The last two moonless nights have been perfect for Mars-watching.
Yesterday morning at 3 AM, the red planet was a huge dollop of peach ice cream in the southern sky. This morning I got up at 2 AM to view Mars again. Both times, telescope observation revealed very little. There were more features visible a few weeks ago, including a polar ice cap. Apparently there have been dust storms. Also, the planet is hanging lower and lower in the sky, leading to ever-blurrier images.
Still, at 200× and 250× magnification, the disk was large and orange in my eyepiece. Right now, the planet is within two arcseconds of its maximum expected diameter at perihelion. That in turn will be .8″ smaller than its all-time maximum of 2003. A noticeable difference, but quite a small one.
This morning, I estimated brightness of -3; Stellarium assures me that it’s actually -2.47.

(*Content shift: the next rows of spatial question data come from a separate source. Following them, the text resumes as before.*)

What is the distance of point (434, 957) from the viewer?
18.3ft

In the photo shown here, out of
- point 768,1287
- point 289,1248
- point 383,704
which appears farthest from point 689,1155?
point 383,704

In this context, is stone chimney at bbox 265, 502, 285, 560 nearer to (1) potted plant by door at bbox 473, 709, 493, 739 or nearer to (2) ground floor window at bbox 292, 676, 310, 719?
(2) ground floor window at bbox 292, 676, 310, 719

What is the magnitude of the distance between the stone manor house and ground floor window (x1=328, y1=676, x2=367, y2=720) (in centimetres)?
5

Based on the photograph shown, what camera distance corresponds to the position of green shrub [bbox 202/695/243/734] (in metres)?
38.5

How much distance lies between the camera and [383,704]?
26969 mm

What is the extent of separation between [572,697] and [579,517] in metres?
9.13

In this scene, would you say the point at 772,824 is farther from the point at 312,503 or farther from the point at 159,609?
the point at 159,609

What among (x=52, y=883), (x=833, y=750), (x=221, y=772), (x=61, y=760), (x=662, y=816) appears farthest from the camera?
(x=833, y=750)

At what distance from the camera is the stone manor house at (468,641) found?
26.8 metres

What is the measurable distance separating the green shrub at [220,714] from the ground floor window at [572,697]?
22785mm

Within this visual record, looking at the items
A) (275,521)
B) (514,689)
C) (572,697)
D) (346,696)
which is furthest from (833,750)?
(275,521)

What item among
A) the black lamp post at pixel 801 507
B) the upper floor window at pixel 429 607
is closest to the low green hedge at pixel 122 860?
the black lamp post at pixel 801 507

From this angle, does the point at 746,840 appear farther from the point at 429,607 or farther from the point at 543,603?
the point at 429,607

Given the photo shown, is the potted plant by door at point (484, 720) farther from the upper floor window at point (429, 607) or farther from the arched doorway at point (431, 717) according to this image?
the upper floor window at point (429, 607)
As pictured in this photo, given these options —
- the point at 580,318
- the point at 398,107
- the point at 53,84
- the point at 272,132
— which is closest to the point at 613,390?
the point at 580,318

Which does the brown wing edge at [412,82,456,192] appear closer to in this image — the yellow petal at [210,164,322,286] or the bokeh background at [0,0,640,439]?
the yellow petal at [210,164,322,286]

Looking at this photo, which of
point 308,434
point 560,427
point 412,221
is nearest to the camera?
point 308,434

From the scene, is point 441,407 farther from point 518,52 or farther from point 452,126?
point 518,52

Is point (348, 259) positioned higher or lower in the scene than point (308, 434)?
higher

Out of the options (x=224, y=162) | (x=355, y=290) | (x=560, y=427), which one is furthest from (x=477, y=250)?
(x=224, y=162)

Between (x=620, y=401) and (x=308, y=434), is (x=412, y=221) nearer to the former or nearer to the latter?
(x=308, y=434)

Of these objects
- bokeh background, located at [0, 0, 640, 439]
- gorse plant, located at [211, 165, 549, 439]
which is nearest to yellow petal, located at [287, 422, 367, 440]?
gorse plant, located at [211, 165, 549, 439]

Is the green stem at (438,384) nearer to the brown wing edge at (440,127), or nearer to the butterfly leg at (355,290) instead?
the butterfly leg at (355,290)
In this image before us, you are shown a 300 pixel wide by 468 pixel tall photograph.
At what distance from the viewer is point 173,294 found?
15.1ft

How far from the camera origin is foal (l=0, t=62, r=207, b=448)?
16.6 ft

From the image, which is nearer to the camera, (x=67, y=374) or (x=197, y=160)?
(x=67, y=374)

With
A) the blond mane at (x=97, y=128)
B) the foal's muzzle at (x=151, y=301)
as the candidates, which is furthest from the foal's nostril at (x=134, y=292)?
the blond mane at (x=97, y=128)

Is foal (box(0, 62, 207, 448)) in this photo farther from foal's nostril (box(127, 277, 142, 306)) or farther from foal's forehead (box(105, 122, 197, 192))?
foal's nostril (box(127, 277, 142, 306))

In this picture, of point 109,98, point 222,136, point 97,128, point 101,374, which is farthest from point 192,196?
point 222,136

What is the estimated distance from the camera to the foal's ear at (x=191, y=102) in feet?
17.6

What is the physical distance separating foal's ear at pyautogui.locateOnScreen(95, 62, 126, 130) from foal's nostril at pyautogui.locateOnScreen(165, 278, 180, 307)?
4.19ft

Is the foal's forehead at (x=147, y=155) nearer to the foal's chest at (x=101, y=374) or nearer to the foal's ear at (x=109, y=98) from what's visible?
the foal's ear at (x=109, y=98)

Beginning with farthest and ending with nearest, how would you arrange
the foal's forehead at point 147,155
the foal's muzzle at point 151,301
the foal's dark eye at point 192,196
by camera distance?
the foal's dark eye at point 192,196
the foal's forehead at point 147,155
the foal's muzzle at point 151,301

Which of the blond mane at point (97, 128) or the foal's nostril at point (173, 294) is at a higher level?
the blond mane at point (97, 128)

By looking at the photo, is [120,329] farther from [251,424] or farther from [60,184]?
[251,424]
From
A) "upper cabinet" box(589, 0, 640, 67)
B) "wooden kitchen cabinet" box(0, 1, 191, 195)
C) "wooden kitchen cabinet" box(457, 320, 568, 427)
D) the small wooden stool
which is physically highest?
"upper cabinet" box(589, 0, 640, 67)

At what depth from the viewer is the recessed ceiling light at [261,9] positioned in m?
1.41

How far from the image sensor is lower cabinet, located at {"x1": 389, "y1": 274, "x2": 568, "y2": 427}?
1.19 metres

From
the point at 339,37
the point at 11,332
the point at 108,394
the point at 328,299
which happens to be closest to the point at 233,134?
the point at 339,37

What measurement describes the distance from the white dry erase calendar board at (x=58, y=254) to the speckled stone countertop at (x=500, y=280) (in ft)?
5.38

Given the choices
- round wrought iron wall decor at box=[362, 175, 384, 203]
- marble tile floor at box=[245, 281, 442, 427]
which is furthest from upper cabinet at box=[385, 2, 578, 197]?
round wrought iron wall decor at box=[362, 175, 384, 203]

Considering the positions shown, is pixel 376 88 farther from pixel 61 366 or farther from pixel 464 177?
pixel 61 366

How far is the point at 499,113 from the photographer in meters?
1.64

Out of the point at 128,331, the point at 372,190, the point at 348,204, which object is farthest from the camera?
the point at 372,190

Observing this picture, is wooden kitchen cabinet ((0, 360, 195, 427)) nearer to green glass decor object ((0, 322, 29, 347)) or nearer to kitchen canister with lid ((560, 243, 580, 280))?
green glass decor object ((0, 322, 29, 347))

Other destinations this morning: M31 (that’s the Andromeda Galaxy); γ Andromedae (also known as Almaak, the gorgeous orange-blue binary); the Double Cluster in Perseus; the Garnet Star (in my personal mythology, a symbol of the Adirondacks, with the largest garnet deposits on earth)…I also spent time just gazing at the Milky Way, which is regrettably dim nowadays, thanks to light pollution.
Don’t just talk about “loving science.” Do something about it. Get a telescope. The patience it will take to actually be able to see M31 with the naked eye and get it in the eyepiece–to be able to swap eyepieces without moving the tube–to collimate the finder–to choose and use filters–to recognize constellations visually–to go back, night after night, to the same sky and get more and more comfortable–even to look through the eyepiece correctly–takes a lot of patience.
I know it’s easier to blurt political opinions–plus, you get a nice jazzy jolt of dopamine–but skywatching is better for you, more honest, and less obnoxious to society at large. Shut your mouth, belly up to the eyepiece, turn the RA handle the right way, and keep both eyes open.